Records of scene-based questions

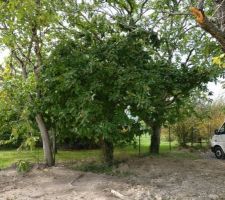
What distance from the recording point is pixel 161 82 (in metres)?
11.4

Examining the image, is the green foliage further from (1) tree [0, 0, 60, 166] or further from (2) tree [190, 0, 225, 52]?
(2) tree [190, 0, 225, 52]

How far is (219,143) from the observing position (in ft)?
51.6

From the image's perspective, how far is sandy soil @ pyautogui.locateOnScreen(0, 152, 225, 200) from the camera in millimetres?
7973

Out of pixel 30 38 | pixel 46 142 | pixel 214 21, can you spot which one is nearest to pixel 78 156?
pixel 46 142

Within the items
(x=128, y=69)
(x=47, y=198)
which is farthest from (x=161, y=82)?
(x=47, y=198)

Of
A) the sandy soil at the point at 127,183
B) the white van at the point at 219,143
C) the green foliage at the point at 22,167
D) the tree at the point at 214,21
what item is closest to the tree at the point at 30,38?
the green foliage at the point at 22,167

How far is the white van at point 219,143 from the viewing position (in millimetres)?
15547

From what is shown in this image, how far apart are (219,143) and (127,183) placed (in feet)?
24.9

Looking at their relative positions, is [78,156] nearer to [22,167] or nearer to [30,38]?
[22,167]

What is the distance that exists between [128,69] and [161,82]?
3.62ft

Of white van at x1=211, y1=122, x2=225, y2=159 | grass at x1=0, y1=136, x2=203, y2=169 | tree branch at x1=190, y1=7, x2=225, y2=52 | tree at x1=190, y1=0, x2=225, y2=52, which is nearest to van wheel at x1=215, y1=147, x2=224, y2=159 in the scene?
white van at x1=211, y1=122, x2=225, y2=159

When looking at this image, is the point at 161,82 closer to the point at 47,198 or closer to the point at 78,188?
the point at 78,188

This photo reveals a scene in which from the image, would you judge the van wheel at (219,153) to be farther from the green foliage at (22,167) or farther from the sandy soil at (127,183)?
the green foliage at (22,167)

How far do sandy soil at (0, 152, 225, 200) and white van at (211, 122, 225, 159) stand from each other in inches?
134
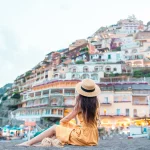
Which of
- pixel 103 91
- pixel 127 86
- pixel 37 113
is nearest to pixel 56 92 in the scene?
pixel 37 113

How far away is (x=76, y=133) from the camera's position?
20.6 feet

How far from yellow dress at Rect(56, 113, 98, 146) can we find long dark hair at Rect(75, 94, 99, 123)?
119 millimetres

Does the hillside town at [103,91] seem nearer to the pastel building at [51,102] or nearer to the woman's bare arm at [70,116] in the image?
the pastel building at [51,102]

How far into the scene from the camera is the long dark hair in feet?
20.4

§ **Do this**
Format the items from the one whose line contains "Does the hillside" through the final item as a two-column CSV with the columns item and answer. Give one row per item, put each field in quotation marks, and turn any line breaks into spaces.

§ **Exercise answer**
item,answer
"Does the hillside town at [103,91] seem nearer to the pastel building at [51,102] or nearer to the woman's bare arm at [70,116] in the image?","the pastel building at [51,102]"
"How far into the scene from the camera is the long dark hair in feet?","20.4"